I'm happy that CSSQuery was replaced by a better, faster and smaller library.
But still this is javascript parser!
The Plone team even had a proposal to remove kss completely from the project
and make it only optional (see PLIP http://dev.plone.org/plone/ticket/8809).
So what can be done to deal with these two major problems? I would really be
happy to be able to use KSS in production not just as a curiosity or toy!
I want KSS to be a serious thing !
My idea is not in the code, not in optimizing things, not in replacing
libraries - it is somewhere else. Try to look at the problem from a different
perspective!
Why not to harness the power of the browsers? They handle CSS since long and
they're doing it fast. They could handle KSS as well !
Isn't the KSS project mature enough to become a ..... standard ! Yes, a web
standard ! A standard that everybody uses - CSS/KSS - this pair plays nice
together. It's not up to me to decide about that but in my humble opinion KSS
should become a W3C standard alongside CSS. It should be posted as a proposal
to the World Wide Web Consortium. Kss files should have their own registered
mime type - Really I do think so !
Am I going too far ??? Hmmm. Maybe. Micro$oft can post some shitty proposals
to W3C (which are mostly rejected) and the community cannot post a great idea?
Hmmm. Maybe not.
If I'm looking too far ahead there is another solution, not as "grand design"
as the first one but should suffice. Different browsers have different
capabilities which are non standard. Even Ajax itself is only a "de facto"

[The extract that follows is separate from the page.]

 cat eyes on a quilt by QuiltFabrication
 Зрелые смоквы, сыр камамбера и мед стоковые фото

standard (XMLHttpRequest is still a working draft at w3c) and has separate
implementations (Firefox/IE/...). The Canvas library (if I remember the name
correctly) can draw on the screen using javascript fast and it's also non
standard. Wikimapia project uses that if I am not wrong.

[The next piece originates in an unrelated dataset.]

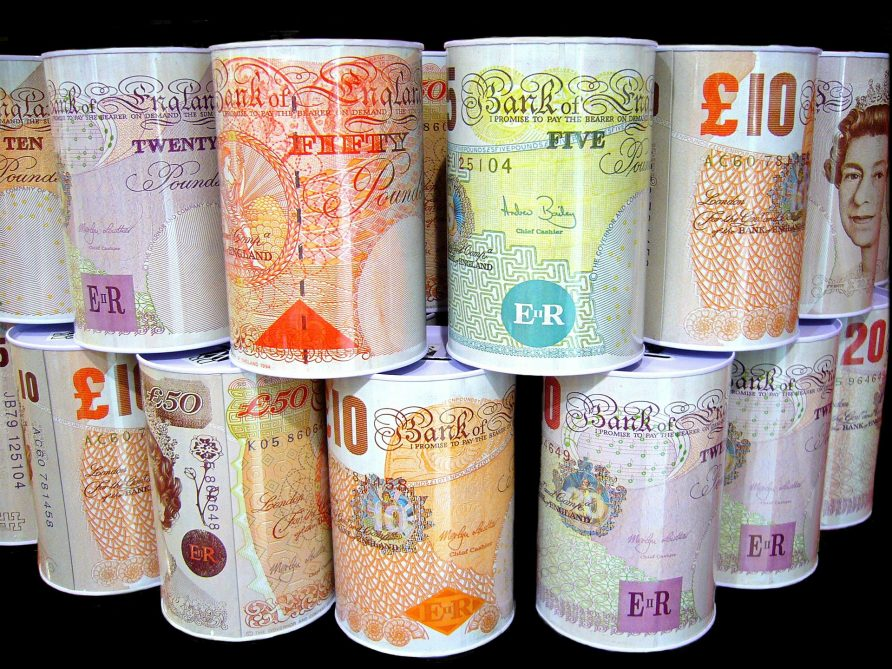 Stacked money boxes featuring the designs of various British Sterling notes | Shirley810 / Pixabay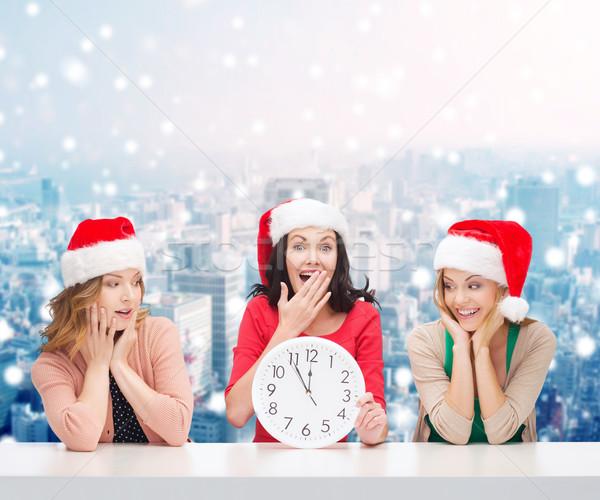 smiling women in santa helper hats with clock Stock photo © dolgachov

So there is a need for browsers to give you a library which parses CSS using
browser's engine. The easiest way would be to contact the teams of open-source
projects (like Firefox) and ask them if they can provide you with this
capability. Of course other projects which parse CSS selectors could benefit
(like jQuery), so forces can be joined. The problem is that KSS is not well
recognized in the web community. Why?! I ask you !!
This is such a brilliant project, KSS could be ported to any web framework! Be
it Java, PHP, whatever, it doesn't has to be Python based framework. But when
I ask Java folks if they did hear about the big, innovative web project named
"KSS" they make big eyes! They live in their Java world and KSS lives in the
Python world. These worlds are mostly separate. Why?
The problem with KSS is with marketing. This project doesn't have any
marketing!
Or maybe these marketing efforts are not enough. KSS doesn't have a worldwide
recognition it deserves! Plone is a nice example of successful marketing that
even overtakes the product itself. Plone has many glitches, is slow, huge
framework, sometimes hard to work with - but still many clients want it.
Actually these times we live in are very interesting when it comes to web
applications which are closer and closer to desktop apps. Many client side
functions is done using slow javascript code, so there is a need to use some
of browsers' native libraries from inside JS code to speed things up. This
includes XPath selectors, XSLT transformations, using RPC's - just to mention
a few needs. More and more JS code is replacing server side code to push load
on the client side.
I am hoping one day KSS will use browsers' native CSS parsing capability and
will finally be fast and lightweight.
And what do you think ? Appreciations for all comments and answers.